Moral economy takes the sting out of things

Like many, I have been mesmerised by the drama unfolding in the world's financial institutions for the past couple of weeks. In fact I must confess that the word Schadenfreude has taken on a new depth of meaning. So it was pleasant to be reminded this morning by the Bishop of Liverpool about the economy that matters: the natural economy.

He quoted the poem Providence by George Herbert and discussed how Herbert's image of the bee is a suitable one for a sustainable economy:


'Bees work for man; and yet they never bruise
Their master's flower, but leave it, having done,
As fair as ever, and as fit to use;
So both the flower doth stay, and hony run.'

This is a way of viewing resources and thinking about the economy that was commonplace before we left the land and were corrupted, mentally and physically, by capitalism.

As the new economic system spread throughout the country, and then the world, it replaced the older moral economy or the people, which had been supported by the church. According to the old ways it was a religious duty to work well and to be rewarded fairly. In the marketplace the church agreed a 'just price' and traders who exceeded this were excluded from the church and ostracised from society.

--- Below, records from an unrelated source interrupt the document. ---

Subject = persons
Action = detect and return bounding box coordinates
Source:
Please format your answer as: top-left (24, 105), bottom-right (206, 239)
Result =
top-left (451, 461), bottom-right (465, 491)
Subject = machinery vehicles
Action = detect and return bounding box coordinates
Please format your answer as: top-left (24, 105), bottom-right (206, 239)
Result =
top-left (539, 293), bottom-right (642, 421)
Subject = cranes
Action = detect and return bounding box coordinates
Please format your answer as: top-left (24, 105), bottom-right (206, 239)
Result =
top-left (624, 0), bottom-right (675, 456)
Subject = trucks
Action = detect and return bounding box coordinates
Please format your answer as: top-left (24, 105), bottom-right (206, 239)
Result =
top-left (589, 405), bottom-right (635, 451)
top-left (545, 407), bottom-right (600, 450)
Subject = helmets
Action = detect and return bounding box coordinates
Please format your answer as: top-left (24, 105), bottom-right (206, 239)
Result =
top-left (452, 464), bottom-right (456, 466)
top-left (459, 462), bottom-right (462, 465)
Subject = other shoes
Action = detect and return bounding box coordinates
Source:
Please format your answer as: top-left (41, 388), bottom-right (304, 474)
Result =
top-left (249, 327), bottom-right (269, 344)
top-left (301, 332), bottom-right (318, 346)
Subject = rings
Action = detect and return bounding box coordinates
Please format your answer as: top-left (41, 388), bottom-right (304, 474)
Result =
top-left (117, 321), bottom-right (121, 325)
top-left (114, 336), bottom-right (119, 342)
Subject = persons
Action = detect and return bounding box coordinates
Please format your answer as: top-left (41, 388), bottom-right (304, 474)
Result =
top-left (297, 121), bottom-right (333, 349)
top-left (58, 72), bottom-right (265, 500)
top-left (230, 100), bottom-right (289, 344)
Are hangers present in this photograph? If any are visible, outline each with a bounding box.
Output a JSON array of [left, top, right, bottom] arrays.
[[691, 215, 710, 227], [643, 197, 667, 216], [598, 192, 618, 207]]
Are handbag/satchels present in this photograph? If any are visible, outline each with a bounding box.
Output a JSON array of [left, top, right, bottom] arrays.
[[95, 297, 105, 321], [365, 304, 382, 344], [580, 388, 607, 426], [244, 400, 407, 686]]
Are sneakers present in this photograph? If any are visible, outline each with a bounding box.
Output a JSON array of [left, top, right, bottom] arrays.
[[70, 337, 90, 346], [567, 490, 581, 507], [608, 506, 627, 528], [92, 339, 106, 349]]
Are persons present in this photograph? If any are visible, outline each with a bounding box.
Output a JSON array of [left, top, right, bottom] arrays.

E. P. Thompson in his Making of the English Working Class describes the decades of riots that coincided with the enforcement of unjust markets in British society: 'the final years of the eighteenth century saw a last desperate efort by the people to reimpose the older moral economy as against the economy of the free market.' (p. 73)

Working people took direct action, removing the grain and flour from stores and mills, taking it to the market, and selling it themselves for 'the popular price'. They then took the money earned (and even in one case the flour sacks) back to the rightful owners. They were challenging not the right to ownership but the sin of profiteering; they were enforcing what had long been recognised as a moral economy against the immoral market economy that was being imposed.

As the institutions of capitalism totter we need to challenge its supporting ideology. Our ancestors mocked the laws of supply and demand and punished those who charged people more just because they had bought up supplies in advance, or held them back to watch prices increase. We can only guess what they would had had to say about the commodity futures market.